Sam Bankman-Fried's sudden turn from white knight to detainee
Dec 12 (Reuters) - The sudden fall from grace and arrest of FTX's former CEO Sam Bankman-Fried has stunned investors and crypto enthusiasts who once hailed the 30-year-old American as the savior of the industry.
Bankman-Fried was arrested by Bahamian authorities at the request of the U.S. government, U.S. Attorney Damian Williams said in a statement. The Bahamian attorney general said in a separate statement the United States is likely to request his extradition.
Multiple federal agencies are also investigating how the exchange handled customer funds while he was in charge.
Bankman-Fried amassed billions of dollars in personal wealth running FTX, one of the world's largest crypto exchanges that was valued earlier this year at $32 billion.
Since stepping down Bankman-Fried, has said he no longer has a role at the company. Yet he also told a Vox reporter he believed FTX's bankruptcy filing was a mistake and has suggested on Twitter and in media interviews that he can still raise liquidity to make customers whole. He did not specify how he planned to do so.
FTX appointed restructuring expert John Ray as CEO after Bankman-Fried stepped down on Nov. 11, shortly before filing for bankruptcy. Ray oversaw the liquidation of Enron, the energy trading giant that collapsed in scandal and bankruptcy in 2001.
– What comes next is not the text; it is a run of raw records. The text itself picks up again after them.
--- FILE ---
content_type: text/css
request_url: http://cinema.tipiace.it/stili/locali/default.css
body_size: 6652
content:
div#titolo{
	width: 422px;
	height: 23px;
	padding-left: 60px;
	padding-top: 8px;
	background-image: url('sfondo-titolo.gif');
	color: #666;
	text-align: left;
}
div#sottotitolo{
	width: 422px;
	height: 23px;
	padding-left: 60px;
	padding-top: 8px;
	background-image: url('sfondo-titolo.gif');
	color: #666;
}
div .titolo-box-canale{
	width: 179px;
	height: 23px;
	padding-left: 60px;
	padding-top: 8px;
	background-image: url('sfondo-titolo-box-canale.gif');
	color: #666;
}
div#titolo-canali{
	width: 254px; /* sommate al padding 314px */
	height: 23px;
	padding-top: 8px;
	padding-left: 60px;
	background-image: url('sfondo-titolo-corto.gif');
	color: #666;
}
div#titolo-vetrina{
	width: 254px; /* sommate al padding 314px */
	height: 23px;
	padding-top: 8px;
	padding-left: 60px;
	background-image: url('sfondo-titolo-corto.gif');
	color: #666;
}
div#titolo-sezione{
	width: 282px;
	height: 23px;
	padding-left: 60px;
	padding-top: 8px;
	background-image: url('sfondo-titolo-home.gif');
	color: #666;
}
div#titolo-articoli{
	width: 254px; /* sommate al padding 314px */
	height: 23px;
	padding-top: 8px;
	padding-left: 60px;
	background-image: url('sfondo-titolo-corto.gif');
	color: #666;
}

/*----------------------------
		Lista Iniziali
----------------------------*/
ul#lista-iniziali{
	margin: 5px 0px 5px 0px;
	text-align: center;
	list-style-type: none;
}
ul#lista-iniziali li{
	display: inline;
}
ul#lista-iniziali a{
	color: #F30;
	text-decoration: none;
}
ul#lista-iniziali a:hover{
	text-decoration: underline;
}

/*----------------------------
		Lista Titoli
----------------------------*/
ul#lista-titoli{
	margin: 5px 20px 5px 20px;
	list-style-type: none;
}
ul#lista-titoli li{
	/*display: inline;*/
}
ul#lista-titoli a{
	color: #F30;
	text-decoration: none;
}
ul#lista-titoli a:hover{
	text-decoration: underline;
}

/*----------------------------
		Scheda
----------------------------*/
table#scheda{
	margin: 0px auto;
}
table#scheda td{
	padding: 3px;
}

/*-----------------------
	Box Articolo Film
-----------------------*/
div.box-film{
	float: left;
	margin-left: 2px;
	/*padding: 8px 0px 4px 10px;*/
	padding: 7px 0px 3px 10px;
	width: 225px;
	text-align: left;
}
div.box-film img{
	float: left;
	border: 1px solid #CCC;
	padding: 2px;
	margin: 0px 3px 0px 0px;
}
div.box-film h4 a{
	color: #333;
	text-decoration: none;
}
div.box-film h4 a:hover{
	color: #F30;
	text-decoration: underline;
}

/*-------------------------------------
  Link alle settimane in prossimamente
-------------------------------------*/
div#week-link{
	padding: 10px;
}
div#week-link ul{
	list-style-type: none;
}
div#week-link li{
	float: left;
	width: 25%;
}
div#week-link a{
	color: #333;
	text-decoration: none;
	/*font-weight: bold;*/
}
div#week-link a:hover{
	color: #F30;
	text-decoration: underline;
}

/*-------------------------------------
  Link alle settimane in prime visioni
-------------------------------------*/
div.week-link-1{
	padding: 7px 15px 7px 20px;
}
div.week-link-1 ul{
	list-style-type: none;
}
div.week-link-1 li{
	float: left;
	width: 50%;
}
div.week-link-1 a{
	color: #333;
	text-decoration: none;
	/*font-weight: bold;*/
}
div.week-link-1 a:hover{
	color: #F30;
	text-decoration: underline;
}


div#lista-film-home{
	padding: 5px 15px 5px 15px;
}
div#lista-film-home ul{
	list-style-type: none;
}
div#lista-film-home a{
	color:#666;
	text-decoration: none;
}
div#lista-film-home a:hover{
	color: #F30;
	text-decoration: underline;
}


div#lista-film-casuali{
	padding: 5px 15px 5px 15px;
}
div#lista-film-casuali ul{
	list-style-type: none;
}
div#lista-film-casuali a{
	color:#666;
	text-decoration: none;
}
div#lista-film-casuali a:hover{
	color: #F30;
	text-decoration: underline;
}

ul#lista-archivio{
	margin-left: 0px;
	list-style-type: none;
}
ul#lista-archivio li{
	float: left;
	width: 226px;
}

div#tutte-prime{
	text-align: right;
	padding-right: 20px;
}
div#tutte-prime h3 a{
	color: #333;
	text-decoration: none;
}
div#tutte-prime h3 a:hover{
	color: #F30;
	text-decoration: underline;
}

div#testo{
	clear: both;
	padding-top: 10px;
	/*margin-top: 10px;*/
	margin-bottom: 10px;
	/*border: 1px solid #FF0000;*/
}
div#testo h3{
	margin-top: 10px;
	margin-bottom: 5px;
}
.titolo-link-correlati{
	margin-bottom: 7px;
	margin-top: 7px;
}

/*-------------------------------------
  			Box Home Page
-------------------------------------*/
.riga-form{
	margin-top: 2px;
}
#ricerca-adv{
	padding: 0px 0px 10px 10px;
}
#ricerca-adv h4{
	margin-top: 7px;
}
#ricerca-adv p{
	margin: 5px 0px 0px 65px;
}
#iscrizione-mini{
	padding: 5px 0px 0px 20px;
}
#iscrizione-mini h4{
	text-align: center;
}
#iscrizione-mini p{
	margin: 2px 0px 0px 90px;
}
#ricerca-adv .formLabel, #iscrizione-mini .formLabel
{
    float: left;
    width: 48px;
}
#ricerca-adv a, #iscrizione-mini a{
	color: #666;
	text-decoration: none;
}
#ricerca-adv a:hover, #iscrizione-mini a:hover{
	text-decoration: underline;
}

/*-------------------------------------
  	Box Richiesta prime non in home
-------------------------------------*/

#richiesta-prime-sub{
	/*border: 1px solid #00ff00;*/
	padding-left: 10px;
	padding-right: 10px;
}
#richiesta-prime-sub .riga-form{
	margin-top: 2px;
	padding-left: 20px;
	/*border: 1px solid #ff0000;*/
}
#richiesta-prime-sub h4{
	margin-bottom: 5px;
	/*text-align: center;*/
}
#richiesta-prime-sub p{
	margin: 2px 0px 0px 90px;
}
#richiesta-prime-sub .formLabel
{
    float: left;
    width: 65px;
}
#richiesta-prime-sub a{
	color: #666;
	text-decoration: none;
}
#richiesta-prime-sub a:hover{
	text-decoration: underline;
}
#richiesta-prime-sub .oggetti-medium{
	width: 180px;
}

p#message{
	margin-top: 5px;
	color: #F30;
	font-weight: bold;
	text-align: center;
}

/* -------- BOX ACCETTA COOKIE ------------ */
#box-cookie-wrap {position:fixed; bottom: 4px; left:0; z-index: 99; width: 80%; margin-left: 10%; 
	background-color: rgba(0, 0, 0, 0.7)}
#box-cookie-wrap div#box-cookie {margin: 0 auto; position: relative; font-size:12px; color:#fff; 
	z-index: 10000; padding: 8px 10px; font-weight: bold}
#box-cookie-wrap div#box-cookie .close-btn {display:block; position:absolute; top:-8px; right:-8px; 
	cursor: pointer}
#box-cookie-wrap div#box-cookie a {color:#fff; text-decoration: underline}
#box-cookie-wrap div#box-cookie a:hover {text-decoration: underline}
WILD HAIR, T-SHIRTS, CELEBRITY PALS
Known in financial circles by his initials, SBF, Bankman-Fried had become a prominent and unconventional figure known for his wild hair, t-shirts and shorts. He appeared on panels with celebrity statesmen such as former U.S. President Bill Clinton and former British Prime Minister Tony Blair as well as with supermodel Gisele Bundchen.
Bankman-Fried contributed $5.2 million to President Joe Biden's 2020 campaign and became one of the largest donors to Democratic political candidates.
"Nobody was saying that anything was wrong with SBF," said Marius Ciubotariu, co-founder of the Hubble protocol, a decentralized lending platform.
The collapse of FTX caught markets by surprise because Bankman-Fried was seen as a business-savvy founder adept at striking deals, he said.
The one-time crypto wunderkind was raised in California by two Stanford University law professors, Joseph Bankman and Barbara Fried. Bankman-Fried started his career at Jane Street Capital, a choice he has said was influenced by a desire to make money to pursue his interest in effective altruism, a movement that encourages people to prioritize donations to charities.
FROM BILLIONS TO BANKRUPTCY
Taking advantage of the price differences in bitcoin in Asia and the United States, SBF amassed a fortune that Forbes estimated a year ago was as high as $26.5 billion. He eventually started crypto trading firm Alameda Research in 2017 and founded FTX a year later. It was valued in January at $32 billion.
Reuters has reported that over the past two years, FTX, Bankman-Fried's parents and FTX senior executives bought at least 19 properties worth nearly $121 million in the Bahamas, where FTX is based.
Since FTX filed for bankruptcy, Bankman-Fried has distanced himself from the image he projected in media interviews and on Capitol Hill, telling the Vox reporter his advocacy for a crypto regulatory framework was "just PR" and his discussions on ethics within the industry were at least partly a front.
As traders rushed to withdraw funds from FTX in the days before the company collapsed, Bankman-Fried told investors he was convinced the business would be rescued, according to a source familiar with the situation.
FTX's meltdown sent bitcoin plunging to a two-year low as investors worried the company's problems would spread to other crypto firms. Employees were blindsided; some sent apologetic notes to clients expressing shock at what had happened, according to a person familiar with the matter. Bankman-Fried himself has apologized multiple times to customers and employees.
For all his recent celebrity endorsements, notoriety and big-name backers, Bankman-Fried said he was not always confident about FTX's prospects.
"I thought we would fail," Bankman-Fried said at a June conference weeks before FTX and Alameda extended lifelines to two struggling crypto platforms. "I thought we would fail because no one would ever use it."